This article needs additional citations for verification. (December 2018) |
A time series database is a software system that is optimized for storing and serving time series through associated pairs of time(s) and value(s).[1] In some fields, time series may be called profiles, curves, traces or trends.[2] Several early time series databases are associated with industrial applications which could efficiently store measured values from sensory equipment (also referred to as data historians), but now are used in support of a much wider range of applications. In many cases, the repositories of time-series data will utilize compression algorithms to manage the data efficiently.[3][4] Although it is possible to store time-series data in many different database types, the design of these systems with time as a key index is distinctly different from relational databases which reduce discrete relationships through referential models.[5]

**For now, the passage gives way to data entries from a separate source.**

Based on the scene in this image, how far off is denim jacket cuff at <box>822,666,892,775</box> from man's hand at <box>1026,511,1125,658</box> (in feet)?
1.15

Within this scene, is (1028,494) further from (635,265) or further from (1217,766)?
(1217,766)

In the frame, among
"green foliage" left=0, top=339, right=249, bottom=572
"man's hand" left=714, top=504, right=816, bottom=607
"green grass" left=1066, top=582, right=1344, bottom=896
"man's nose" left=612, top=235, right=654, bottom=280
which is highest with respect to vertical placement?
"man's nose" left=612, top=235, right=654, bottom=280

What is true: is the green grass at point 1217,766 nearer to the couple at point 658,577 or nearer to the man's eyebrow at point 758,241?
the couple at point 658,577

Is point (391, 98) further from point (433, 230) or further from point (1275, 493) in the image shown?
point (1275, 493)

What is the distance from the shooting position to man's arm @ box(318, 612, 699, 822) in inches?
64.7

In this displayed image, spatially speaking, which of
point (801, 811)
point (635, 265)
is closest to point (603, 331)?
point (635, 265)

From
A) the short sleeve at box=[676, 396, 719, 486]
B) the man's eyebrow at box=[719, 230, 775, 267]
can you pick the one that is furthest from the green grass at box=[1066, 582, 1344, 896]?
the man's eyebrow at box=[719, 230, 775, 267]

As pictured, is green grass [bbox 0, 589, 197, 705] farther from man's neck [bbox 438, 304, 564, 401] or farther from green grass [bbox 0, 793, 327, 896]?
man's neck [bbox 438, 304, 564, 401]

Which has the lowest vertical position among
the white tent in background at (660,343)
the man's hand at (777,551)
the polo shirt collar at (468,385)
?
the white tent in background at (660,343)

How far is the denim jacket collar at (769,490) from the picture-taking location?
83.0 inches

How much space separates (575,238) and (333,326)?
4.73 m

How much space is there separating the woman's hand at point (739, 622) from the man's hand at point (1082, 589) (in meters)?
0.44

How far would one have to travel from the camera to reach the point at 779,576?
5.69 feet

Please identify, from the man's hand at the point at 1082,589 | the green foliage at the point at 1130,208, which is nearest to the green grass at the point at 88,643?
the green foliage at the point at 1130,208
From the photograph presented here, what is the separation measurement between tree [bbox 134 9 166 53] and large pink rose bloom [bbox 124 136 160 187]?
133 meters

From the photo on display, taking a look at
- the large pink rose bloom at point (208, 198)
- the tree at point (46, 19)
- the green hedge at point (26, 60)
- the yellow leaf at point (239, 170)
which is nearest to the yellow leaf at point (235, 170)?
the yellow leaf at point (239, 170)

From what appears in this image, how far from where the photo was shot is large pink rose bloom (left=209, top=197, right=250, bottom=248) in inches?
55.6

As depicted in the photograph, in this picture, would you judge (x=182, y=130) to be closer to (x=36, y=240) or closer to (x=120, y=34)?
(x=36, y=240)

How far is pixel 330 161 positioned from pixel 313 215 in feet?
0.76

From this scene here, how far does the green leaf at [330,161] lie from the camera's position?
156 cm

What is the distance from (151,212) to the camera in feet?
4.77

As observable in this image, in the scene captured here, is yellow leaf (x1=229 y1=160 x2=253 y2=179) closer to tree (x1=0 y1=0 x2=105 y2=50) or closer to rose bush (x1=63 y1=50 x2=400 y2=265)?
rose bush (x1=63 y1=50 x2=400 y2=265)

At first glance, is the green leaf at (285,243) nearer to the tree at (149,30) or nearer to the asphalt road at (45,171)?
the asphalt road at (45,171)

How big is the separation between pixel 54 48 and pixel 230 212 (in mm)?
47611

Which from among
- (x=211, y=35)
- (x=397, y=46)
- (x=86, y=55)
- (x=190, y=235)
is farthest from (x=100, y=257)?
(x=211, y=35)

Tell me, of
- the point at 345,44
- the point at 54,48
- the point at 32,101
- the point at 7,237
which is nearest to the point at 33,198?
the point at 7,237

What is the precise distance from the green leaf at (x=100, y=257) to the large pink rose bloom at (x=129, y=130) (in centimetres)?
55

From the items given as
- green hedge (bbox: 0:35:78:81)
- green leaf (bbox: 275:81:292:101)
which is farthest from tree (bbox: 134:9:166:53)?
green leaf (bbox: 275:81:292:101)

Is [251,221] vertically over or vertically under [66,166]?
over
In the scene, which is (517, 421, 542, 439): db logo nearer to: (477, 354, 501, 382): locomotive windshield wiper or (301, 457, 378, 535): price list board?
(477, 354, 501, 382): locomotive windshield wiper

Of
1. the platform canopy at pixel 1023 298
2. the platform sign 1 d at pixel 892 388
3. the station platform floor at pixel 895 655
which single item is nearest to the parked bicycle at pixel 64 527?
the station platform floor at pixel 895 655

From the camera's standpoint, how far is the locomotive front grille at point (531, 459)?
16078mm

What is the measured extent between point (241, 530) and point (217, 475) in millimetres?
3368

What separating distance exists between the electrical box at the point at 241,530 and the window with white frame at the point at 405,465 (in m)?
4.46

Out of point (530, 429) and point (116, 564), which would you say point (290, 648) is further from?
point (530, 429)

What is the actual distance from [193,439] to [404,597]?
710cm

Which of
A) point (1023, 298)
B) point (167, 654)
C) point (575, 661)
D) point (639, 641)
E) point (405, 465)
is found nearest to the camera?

Time series datasets are relatively large and uniform compared to other datasets―usually being composed of a timestamp and associated data.[6] Time series datasets can also have fewer relationships between data entries in different tables and don't require indefinite storage of entries.[6] The unique properties of time series datasets mean that time series databases can provide significant improvements in storage space and performance over general purpose databases.[6] For instance, due to the uniformity of time series data, specialized compression algorithms can provide improvements over regular compression algorithms designed to work on less uniform data.[6] Time series databases can also be configured to regularly delete (or downsample) old data, unlike regular databases which are designed to store data indefinitely.[6] Special database indices can also provide boosts in query performance.[6]
The following database systems have functionality optimized for handling time series data.
Name | License | Language | References |
---|---|---|---|
Amazon Timestream for LiveAnalytics | Commercial | Java | [7] |
Apache IoTDB | Apache License 2.0 | Java | [8] |
Apache Kudu | Apache License 2.0 | C++ | [9] |
Apache Pinot | Apache License 2.0 | Java | [10] |
CrateDB | Apache License 2.0 | Java | [11][12] |
eXtremeDB | Commercial | SQL, Python, C / C++, Java, and C# | [13] |
GreptimeDB | Apache License 2.0 | Rust | [14][15] |
InfluxDB | MIT.[16] Chronograf AGPLv3, Clustering Commercial[17] | Go (version 2), Rust (version 3)[18] | [13][19] |
Informix TimeSeries | Commercial | C / C++ | [13][20] |
Kx kdb+ | Commercial | Q | [13] |
MongoDB | Server Side Public License | C++, JavaScript, Python | [21] |
Prometheus | Apache License 2.0 | Go | [13] |
RedisTimeSeries | RSALv2/SSPLv1[22] | C | [23] |
Riak-TS | Apache License 2.0 | Erlang | [13] |
RRDtool | GPLv2 | C | [13] |
TimescaleDB | Apache License 2.0 | C | [24] |
VictoriaMetrics | Apache License 2.0 | Go | [13] |
Whisper (Graphite) | Apache License 2.0 | Python | [25] |
Definition 2:A Time Series Database(D)is an unordered set of m time series possibly of different lengths.
Relational databases and NoSQL databases can be used for time series data, but arguably developers will get better performance from purpose-built time series databases, rather than trying to apply a one-size-fits-all database to specific workloads.